A community awareness day held out at Gin Gin across the weekend attempted to draw the Central West's attention to changes to the river ecosystem that could be brought about by a proposed $30 million 'super dam'.
Organisers at Healthy Rivers Dubbo were joined by a crowd of over a hundred representatives from different community groups, activist organisations and other areas in order to examine the potential impacts.
Members of the Aboriginal community, floodplain graziers, irrigators, downstream water users and other interested community members from across Dubbo, Mudgee, Orange and elsewhere.
Tony Lees, a representative of the Trangie Aboriginal Land Council, said the day was held in good spirits and a strong turnout was welcome.
"We're really happy with the turn out, it exceeded my expectations," Mr Lees said.

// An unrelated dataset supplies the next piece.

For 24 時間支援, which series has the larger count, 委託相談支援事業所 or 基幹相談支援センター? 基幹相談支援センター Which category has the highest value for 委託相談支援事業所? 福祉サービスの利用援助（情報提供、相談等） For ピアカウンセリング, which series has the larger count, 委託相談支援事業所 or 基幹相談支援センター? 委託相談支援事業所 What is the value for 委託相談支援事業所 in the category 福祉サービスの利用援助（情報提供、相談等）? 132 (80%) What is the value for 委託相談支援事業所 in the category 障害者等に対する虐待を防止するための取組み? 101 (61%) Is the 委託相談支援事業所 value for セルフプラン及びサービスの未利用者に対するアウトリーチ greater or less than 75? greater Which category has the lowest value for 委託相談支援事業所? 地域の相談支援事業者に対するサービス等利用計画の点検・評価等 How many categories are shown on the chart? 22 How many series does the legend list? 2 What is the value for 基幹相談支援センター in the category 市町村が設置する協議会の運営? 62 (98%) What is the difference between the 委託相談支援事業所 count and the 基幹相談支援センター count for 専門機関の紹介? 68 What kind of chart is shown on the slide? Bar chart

"The day had a relaxed atmosphere, as we shared a BBQ and a chat, as families swam in the river and fished."
"It's a special place on the river that means a lot to the community."

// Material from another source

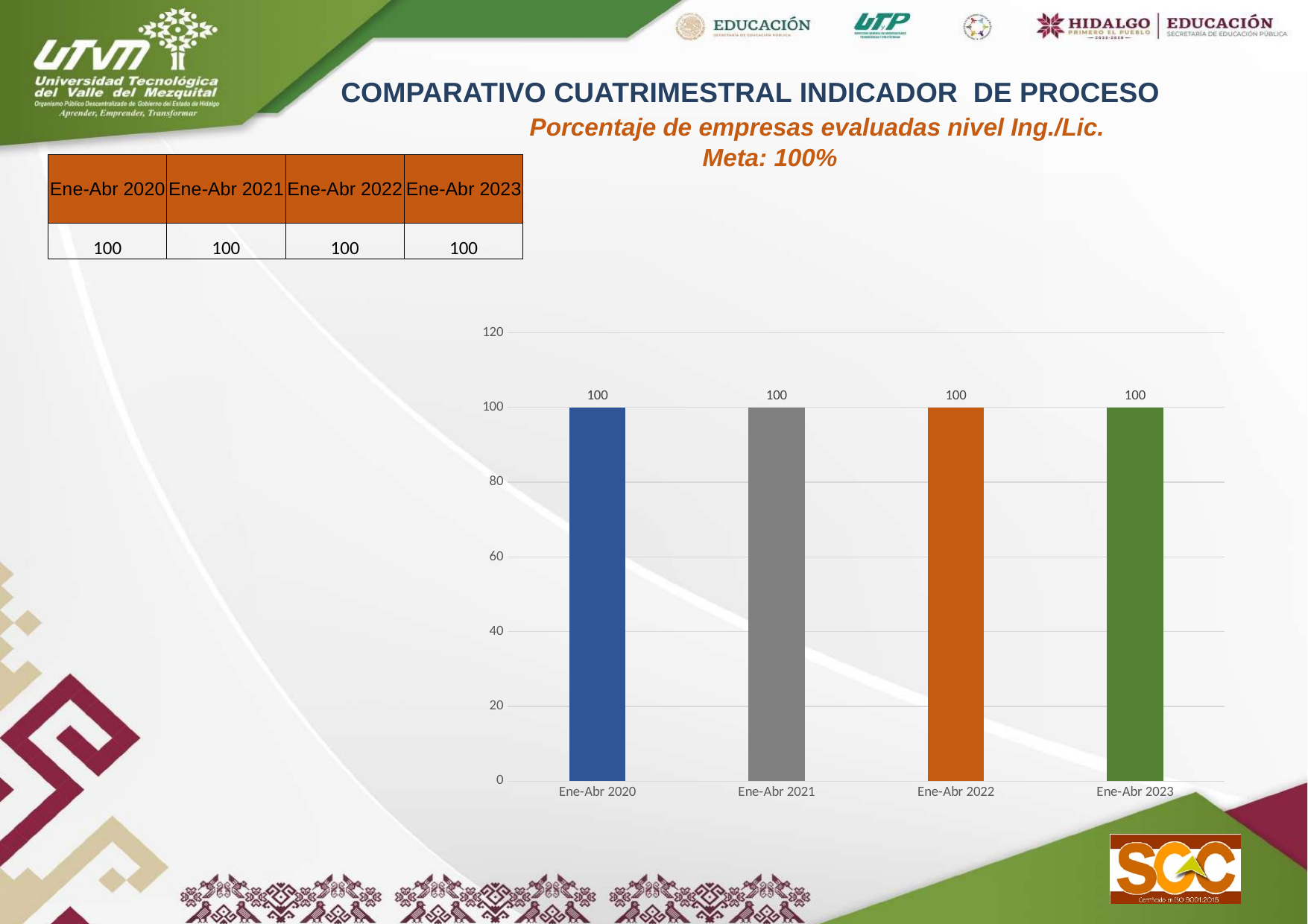
What kind of chart is shown on the slide? bar chart How many categories are shown on the x axis of the chart? 4 What is the highest value shown on the vertical axis of the chart? 120 Is the value for Ene-Abr 2021 greater or less than 120? less What is the value for Ene-Abr 2023? 100 Do the values rise, fall or stay the same from Ene-Abr 2020 to Ene-Abr 2023? stay the same What colour is the bar for Ene-Abr 2022? orange Is the value for Ene-Abr 2022 greater or less than 80? greater What is the value for Ene-Abr 2021? 100 What is the difference between the values for Ene-Abr 2022 and Ene-Abr 2020? 0 What is the value for Ene-Abr 2020? 100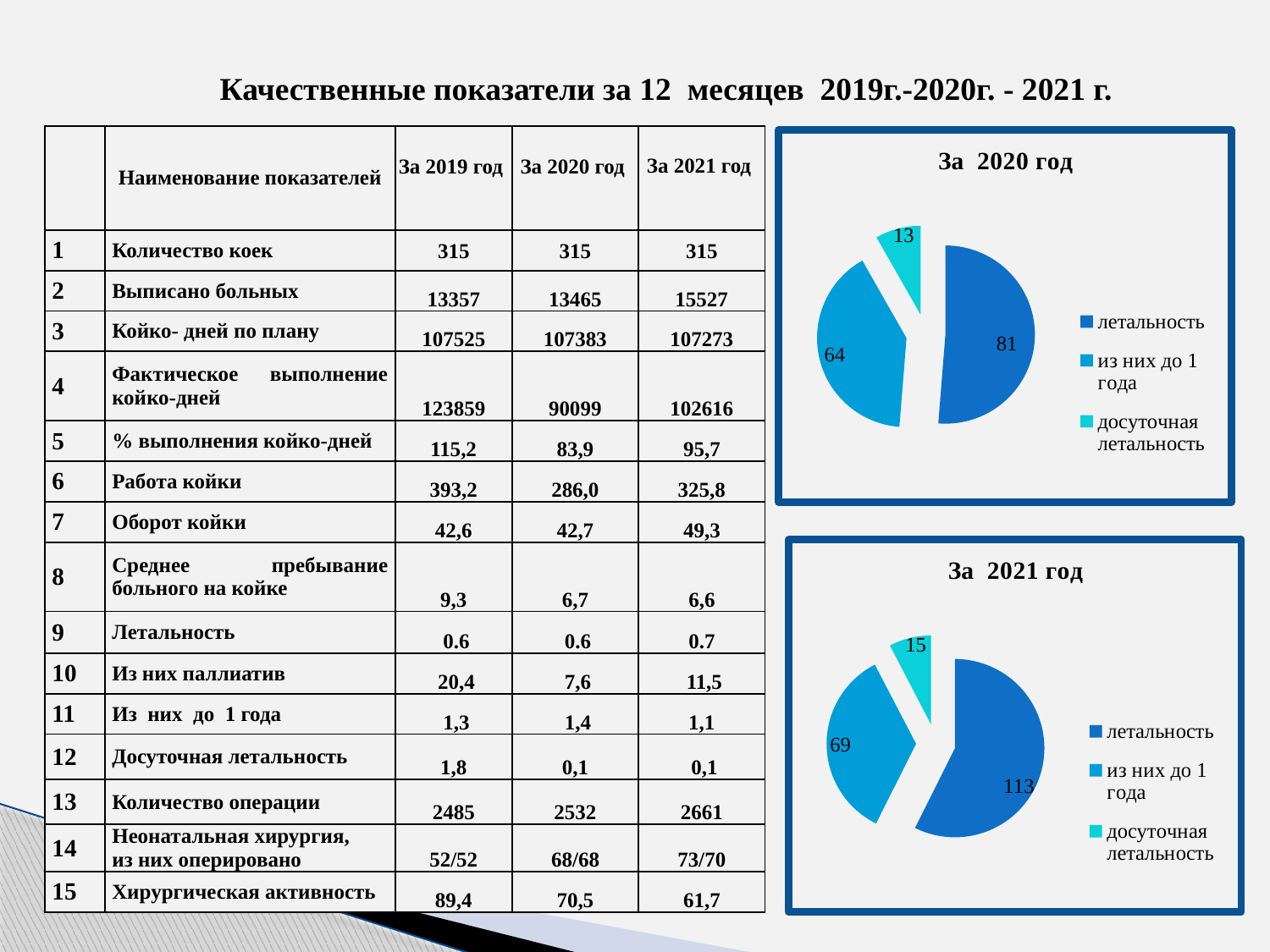
In the chart titled 'За 2020 год', what is the value for 'летальность'? 81 In the chart titled 'За 2020 год', what is the value for 'досуточная летальность'? 13 In the chart titled 'За 2020 год', which category has the largest slice? летальность In the chart titled 'За 2021 год', what share of the total does 'досуточная летальность' represent, to the nearest whole percent? 8% What type of chart is the chart titled 'За 2021 год'? pie chart In the chart titled 'За 2021 год', what is the difference between the values for 'летальность' and 'из них до 1 года'? 44 In the chart titled 'За 2021 год', which category has the smallest slice? досуточная летальность In the chart titled 'За 2021 год', which is larger: 'из них до 1 года' or 'досуточная летальность'? из них до 1 года In the chart titled 'За 2021 год', what is the value for 'летальность'? 113 In the chart titled 'За 2021 год', what is the value for 'из них до 1 года'? 69 How many slices does the chart titled 'За 2020 год' have? 3 In the chart titled 'За 2020 год', what is the difference between the values for 'летальность' and 'из них до 1 года'? 17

String markers were placed to denote where and how the water would rise under the proposed new development, something that Healthy Rivers Dubbo have previously argued would lead to nearly 32km worth of vegetation drowning due to the changes in water level, as well as other knock-on effects.

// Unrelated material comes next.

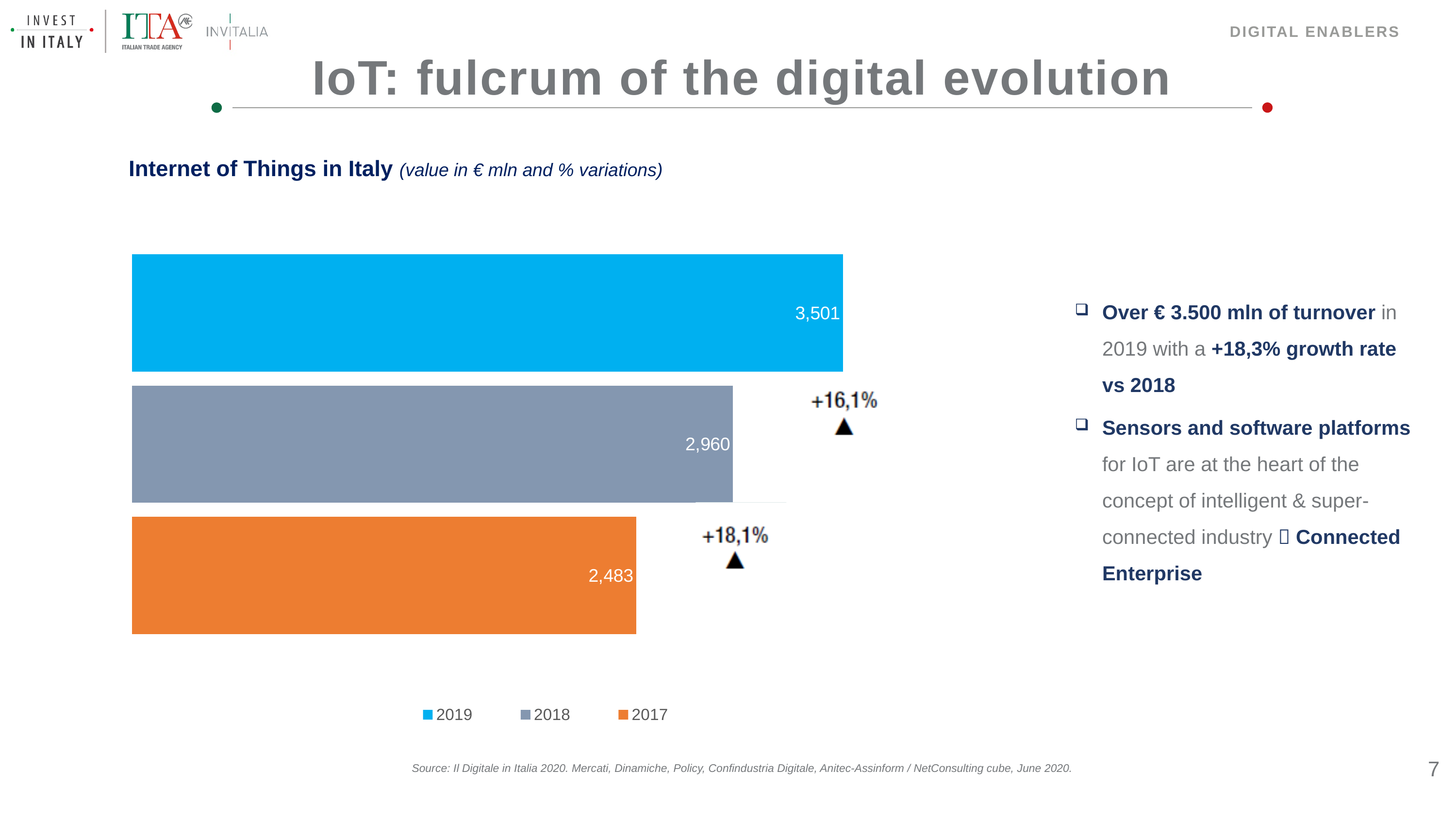
What is the difference between the 2018 and 2017 values in the Internet of Things in Italy chart? 477 How many series does the legend of the Internet of Things in Italy chart list? 3 Which year has the highest value in the Internet of Things in Italy chart? 2019 What kind of chart is the Internet of Things in Italy chart? Bar chart Which is larger in the Internet of Things in Italy chart, the value for 2018 or the value for 2017? 2018 What colour is the bar for 2017 in the Internet of Things in Italy chart? Orange What is the value for 2017 in the Internet of Things in Italy chart? 2,483 What is the value for 2019 in the Internet of Things in Italy chart? 3,501 What is the value for 2018 in the Internet of Things in Italy chart? 2,960 Which year has the lowest value in the Internet of Things in Italy chart? 2017 Do the values in the Internet of Things in Italy chart rise or fall from 2017 to 2019? Rise What is the difference between the 2019 and 2018 values in the Internet of Things in Italy chart? 541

Mel Gray of Healthy Rivers Dubbo called the perceived impact 'startling'.
"The string lines really showed what the impact of the proposed super weir would be," Ms Gray said.
"Reading about the height of the gates is one thing, but to see with our own eyes how much damage would be done was a real shock."
Ms Gray went on to say that the strong turnout of the event was proof that community members wanted to see the government's business case for implementing the weir plan, stating that the concerns were clearly a 'hot issue' within the wider community.
Information sessions on the proposed weir changes were held by WaterNSW as recently as in mid September.